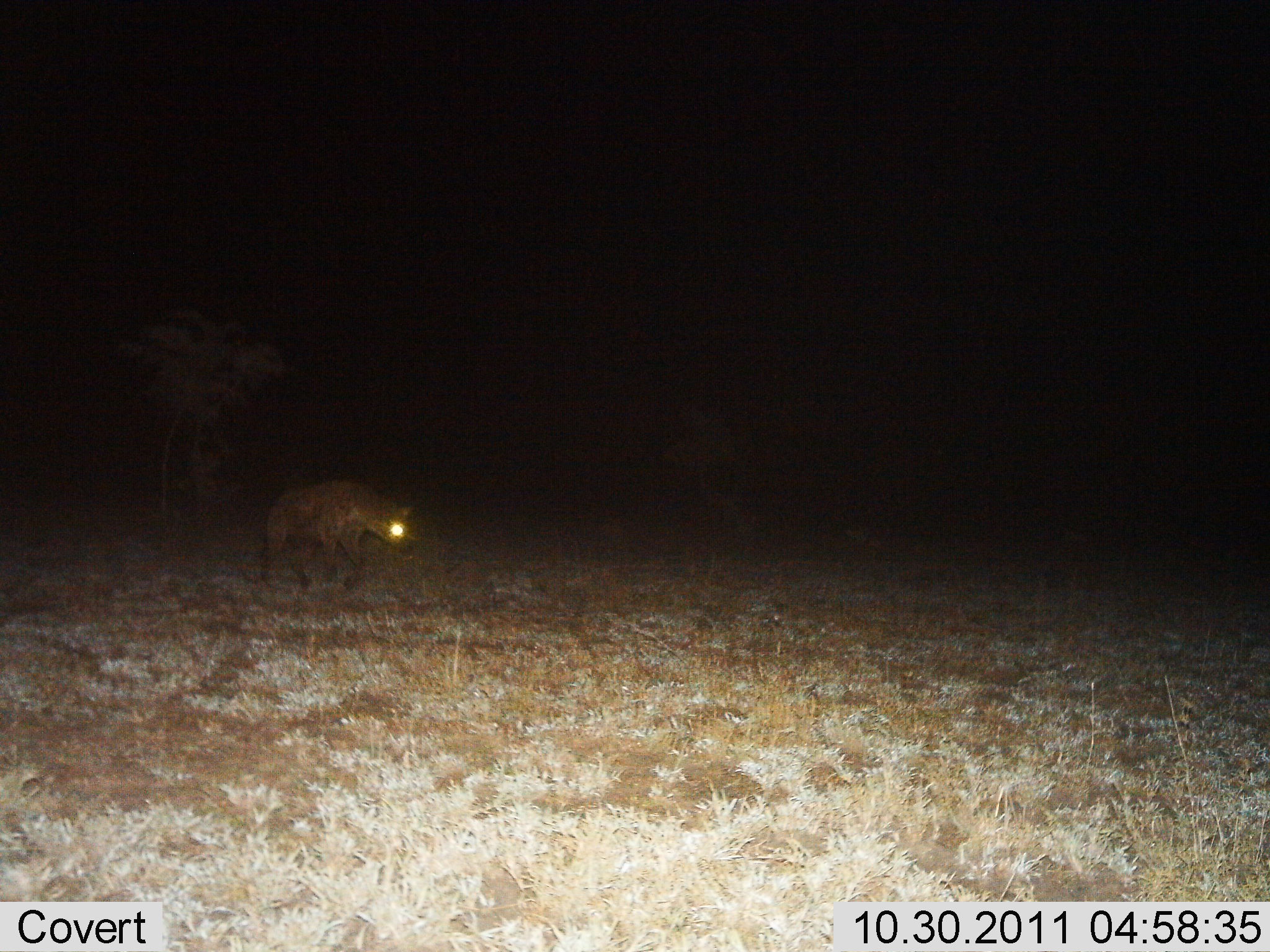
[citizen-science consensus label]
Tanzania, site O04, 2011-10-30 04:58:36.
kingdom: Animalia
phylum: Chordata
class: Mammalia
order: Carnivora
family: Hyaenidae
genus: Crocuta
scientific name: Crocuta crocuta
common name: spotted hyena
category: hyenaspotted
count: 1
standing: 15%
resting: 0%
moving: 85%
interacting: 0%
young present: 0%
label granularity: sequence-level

### How to complete this task:
A copy of each line in the data above that holds the string "label" is needed.

### Solution for this task:
[citizen-science consensus label]
label granularity: sequence-level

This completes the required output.